Brief
Output every line exactly as written. Leave out pictures.

Records for processing
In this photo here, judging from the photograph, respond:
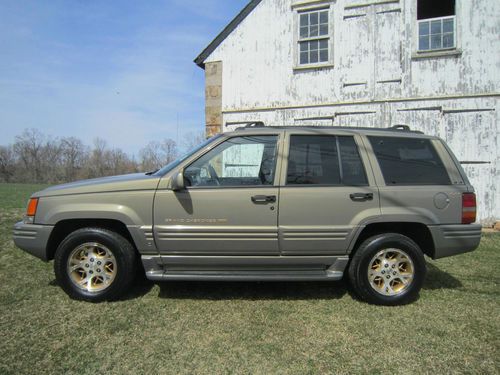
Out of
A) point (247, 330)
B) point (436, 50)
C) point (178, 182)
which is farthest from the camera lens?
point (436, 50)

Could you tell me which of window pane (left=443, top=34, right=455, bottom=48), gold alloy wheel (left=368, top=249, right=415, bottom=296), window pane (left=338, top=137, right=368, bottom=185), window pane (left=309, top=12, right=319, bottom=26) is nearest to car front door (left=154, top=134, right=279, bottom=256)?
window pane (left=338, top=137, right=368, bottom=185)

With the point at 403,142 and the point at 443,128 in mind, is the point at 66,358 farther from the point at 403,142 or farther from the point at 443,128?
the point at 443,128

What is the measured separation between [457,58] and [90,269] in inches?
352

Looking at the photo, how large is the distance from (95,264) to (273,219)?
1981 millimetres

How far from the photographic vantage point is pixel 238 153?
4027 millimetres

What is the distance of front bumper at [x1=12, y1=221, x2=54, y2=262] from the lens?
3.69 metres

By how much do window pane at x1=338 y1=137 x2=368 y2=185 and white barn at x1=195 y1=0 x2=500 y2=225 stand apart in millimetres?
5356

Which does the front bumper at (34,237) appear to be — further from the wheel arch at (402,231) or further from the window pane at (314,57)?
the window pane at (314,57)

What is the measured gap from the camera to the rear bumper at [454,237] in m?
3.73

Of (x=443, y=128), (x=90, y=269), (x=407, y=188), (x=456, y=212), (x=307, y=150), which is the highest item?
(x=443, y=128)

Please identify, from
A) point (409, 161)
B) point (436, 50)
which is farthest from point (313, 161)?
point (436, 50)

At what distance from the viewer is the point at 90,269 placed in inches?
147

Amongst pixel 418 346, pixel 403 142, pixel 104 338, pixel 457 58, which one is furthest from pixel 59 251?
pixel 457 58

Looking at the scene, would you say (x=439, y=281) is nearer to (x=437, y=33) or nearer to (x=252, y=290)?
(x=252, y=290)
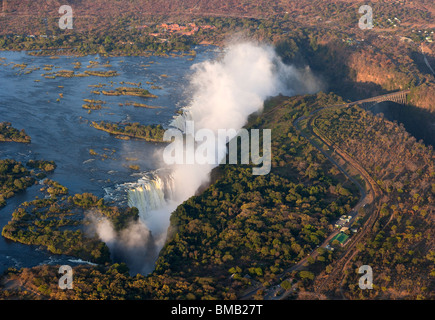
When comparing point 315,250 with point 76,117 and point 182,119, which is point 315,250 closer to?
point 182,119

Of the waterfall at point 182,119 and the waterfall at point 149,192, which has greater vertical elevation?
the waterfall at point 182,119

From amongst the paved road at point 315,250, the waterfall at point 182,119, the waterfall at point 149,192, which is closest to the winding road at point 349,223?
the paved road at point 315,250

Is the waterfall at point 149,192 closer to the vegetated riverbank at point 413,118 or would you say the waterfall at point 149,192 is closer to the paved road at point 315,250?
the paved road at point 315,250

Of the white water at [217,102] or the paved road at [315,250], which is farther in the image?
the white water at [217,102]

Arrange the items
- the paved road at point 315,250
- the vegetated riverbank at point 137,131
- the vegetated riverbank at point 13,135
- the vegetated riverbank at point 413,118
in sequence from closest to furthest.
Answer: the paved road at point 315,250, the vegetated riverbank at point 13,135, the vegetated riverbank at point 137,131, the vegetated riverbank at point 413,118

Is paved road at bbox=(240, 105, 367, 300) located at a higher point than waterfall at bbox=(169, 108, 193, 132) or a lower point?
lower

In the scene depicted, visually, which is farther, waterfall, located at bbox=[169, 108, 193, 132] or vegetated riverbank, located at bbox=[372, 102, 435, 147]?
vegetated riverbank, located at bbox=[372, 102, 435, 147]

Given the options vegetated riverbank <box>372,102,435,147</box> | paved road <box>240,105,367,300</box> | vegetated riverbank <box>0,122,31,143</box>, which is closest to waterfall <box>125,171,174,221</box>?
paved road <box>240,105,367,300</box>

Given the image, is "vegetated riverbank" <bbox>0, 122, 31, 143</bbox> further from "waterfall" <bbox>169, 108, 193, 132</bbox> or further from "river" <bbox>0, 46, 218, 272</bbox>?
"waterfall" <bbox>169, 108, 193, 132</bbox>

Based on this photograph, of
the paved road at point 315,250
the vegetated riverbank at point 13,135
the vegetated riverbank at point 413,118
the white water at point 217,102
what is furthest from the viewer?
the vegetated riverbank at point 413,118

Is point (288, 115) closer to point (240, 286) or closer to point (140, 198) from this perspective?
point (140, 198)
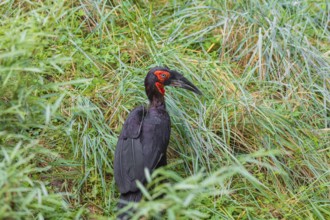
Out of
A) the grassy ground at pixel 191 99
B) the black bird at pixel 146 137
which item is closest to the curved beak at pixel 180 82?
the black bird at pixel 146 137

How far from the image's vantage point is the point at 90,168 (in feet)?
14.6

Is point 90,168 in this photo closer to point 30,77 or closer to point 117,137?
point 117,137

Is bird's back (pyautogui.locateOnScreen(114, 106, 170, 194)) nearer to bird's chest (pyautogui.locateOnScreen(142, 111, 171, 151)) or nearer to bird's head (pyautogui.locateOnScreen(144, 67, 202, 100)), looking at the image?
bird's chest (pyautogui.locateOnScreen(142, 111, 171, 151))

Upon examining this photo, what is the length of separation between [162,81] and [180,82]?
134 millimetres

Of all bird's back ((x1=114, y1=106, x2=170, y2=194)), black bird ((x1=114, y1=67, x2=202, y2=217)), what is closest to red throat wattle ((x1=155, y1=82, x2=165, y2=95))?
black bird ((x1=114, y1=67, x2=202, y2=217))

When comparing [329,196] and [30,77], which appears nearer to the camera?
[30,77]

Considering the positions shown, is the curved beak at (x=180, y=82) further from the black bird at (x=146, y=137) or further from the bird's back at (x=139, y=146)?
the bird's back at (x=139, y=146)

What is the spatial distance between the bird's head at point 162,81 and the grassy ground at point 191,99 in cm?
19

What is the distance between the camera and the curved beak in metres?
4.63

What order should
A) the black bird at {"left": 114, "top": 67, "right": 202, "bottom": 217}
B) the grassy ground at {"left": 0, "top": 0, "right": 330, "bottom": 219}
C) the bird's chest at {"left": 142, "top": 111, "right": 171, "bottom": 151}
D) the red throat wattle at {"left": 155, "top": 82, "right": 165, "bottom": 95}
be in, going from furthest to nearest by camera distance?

Task response
In this photo here, judging from the photograph, respond:
Out of
A) point (247, 330)
B) point (436, 50)
C) point (178, 182)
which is farthest from the camera lens?
point (436, 50)

Could you tell me which of window pane (left=443, top=34, right=455, bottom=48), gold alloy wheel (left=368, top=249, right=415, bottom=296), window pane (left=338, top=137, right=368, bottom=185), window pane (left=309, top=12, right=319, bottom=26) is nearest to car front door (left=154, top=134, right=279, bottom=256)?
window pane (left=338, top=137, right=368, bottom=185)

With the point at 403,142 and the point at 443,128 in mind, is the point at 66,358 farther from the point at 403,142 or farther from the point at 443,128?
the point at 443,128

What is the measured separation between [457,58] and [90,269] in inches?
352

Looking at the photo, how large is the distance from (95,264) to (273,219)?
1981 millimetres

How far from the photographic vantage point is pixel 238 153?
4027 millimetres

What is the distance of front bumper at [x1=12, y1=221, x2=54, y2=262] from the lens?
3.69 metres

By how much do window pane at x1=338 y1=137 x2=368 y2=185 and white barn at x1=195 y1=0 x2=500 y2=225 stand apart in millimetres?
5356

Which does the front bumper at (34,237) appear to be — further from the wheel arch at (402,231) or further from the window pane at (314,57)?
the window pane at (314,57)

What is the measured gap from the camera to the rear bumper at [454,237] in m?
3.73

Of (x=443, y=128), (x=90, y=269), (x=407, y=188), (x=456, y=212), (x=307, y=150), which is the highest item?
(x=443, y=128)

Please identify, from
A) point (409, 161)
B) point (436, 50)
which is farthest from point (313, 161)?
point (436, 50)

At what distance from the viewer is the point at 90,269 placed in inches?
147

Amongst pixel 418 346, pixel 403 142, pixel 104 338, pixel 457 58, which one is furthest from pixel 59 251?
pixel 457 58

Looking at the scene, would you say (x=439, y=281) is nearer to (x=437, y=33) or nearer to (x=252, y=290)?
(x=252, y=290)
When comparing point 315,250 with point 76,117 and point 182,119, which is point 315,250 closer to?
point 182,119

Of the waterfall at point 182,119 and the waterfall at point 149,192, which has greater vertical elevation?
the waterfall at point 182,119

From amongst the paved road at point 315,250, the waterfall at point 182,119, the waterfall at point 149,192, which is closest to the winding road at point 349,223?
the paved road at point 315,250

Is the waterfall at point 149,192 closer to the vegetated riverbank at point 413,118 or would you say the waterfall at point 149,192 is closer to the paved road at point 315,250?
the paved road at point 315,250

Of the white water at [217,102] or the paved road at [315,250], which is farther in the image?
the white water at [217,102]

Arrange the items
- the paved road at point 315,250
- the vegetated riverbank at point 137,131
- the vegetated riverbank at point 13,135
- the vegetated riverbank at point 413,118
in sequence from closest to furthest.
Answer: the paved road at point 315,250, the vegetated riverbank at point 13,135, the vegetated riverbank at point 137,131, the vegetated riverbank at point 413,118

Is paved road at bbox=(240, 105, 367, 300) located at a higher point than waterfall at bbox=(169, 108, 193, 132) or a lower point?
lower

In the scene depicted, visually, which is farther, waterfall, located at bbox=[169, 108, 193, 132] or vegetated riverbank, located at bbox=[372, 102, 435, 147]?
vegetated riverbank, located at bbox=[372, 102, 435, 147]

Given the options vegetated riverbank <box>372,102,435,147</box> | paved road <box>240,105,367,300</box> | vegetated riverbank <box>0,122,31,143</box>, which is closest to waterfall <box>125,171,174,221</box>?
paved road <box>240,105,367,300</box>

Given the image, is "vegetated riverbank" <bbox>0, 122, 31, 143</bbox> further from "waterfall" <bbox>169, 108, 193, 132</bbox> or further from "river" <bbox>0, 46, 218, 272</bbox>?
"waterfall" <bbox>169, 108, 193, 132</bbox>

Based on this photograph, of
the paved road at point 315,250
the vegetated riverbank at point 13,135
the vegetated riverbank at point 413,118
the white water at point 217,102
what is furthest from the viewer?
the vegetated riverbank at point 413,118

Is point (288, 115) closer to point (240, 286) or closer to point (140, 198) from this perspective?
point (140, 198)
Out of
A) the grassy ground at pixel 191 99
B) the black bird at pixel 146 137
which item is closest to the curved beak at pixel 180 82?
the black bird at pixel 146 137

How far from the image's vantage point is the point at 90,168 (in feet)?
14.6

Is point 90,168 in this photo closer to point 30,77 or closer to point 117,137?
point 117,137

Is bird's back (pyautogui.locateOnScreen(114, 106, 170, 194)) nearer to bird's chest (pyautogui.locateOnScreen(142, 111, 171, 151)) or nearer to bird's head (pyautogui.locateOnScreen(144, 67, 202, 100)), looking at the image?
bird's chest (pyautogui.locateOnScreen(142, 111, 171, 151))

Upon examining this photo, what is the length of separation between [162,81] and [180,82]?
134 millimetres

Of all bird's back ((x1=114, y1=106, x2=170, y2=194)), black bird ((x1=114, y1=67, x2=202, y2=217)), what is closest to red throat wattle ((x1=155, y1=82, x2=165, y2=95))?
black bird ((x1=114, y1=67, x2=202, y2=217))

When comparing [329,196] and [30,77], which appears nearer to the camera?
[30,77]

Considering the positions shown, is the curved beak at (x=180, y=82) further from the black bird at (x=146, y=137) or further from the bird's back at (x=139, y=146)?
the bird's back at (x=139, y=146)

What is the spatial distance between the bird's head at point 162,81 and the grassy ground at point 191,99 in cm?
19

What is the distance between the camera and the curved beak in metres?
4.63

What order should
A) the black bird at {"left": 114, "top": 67, "right": 202, "bottom": 217}
B) the grassy ground at {"left": 0, "top": 0, "right": 330, "bottom": 219}
C) the bird's chest at {"left": 142, "top": 111, "right": 171, "bottom": 151}
D) the red throat wattle at {"left": 155, "top": 82, "right": 165, "bottom": 95}
be in, going from furthest to nearest by camera distance?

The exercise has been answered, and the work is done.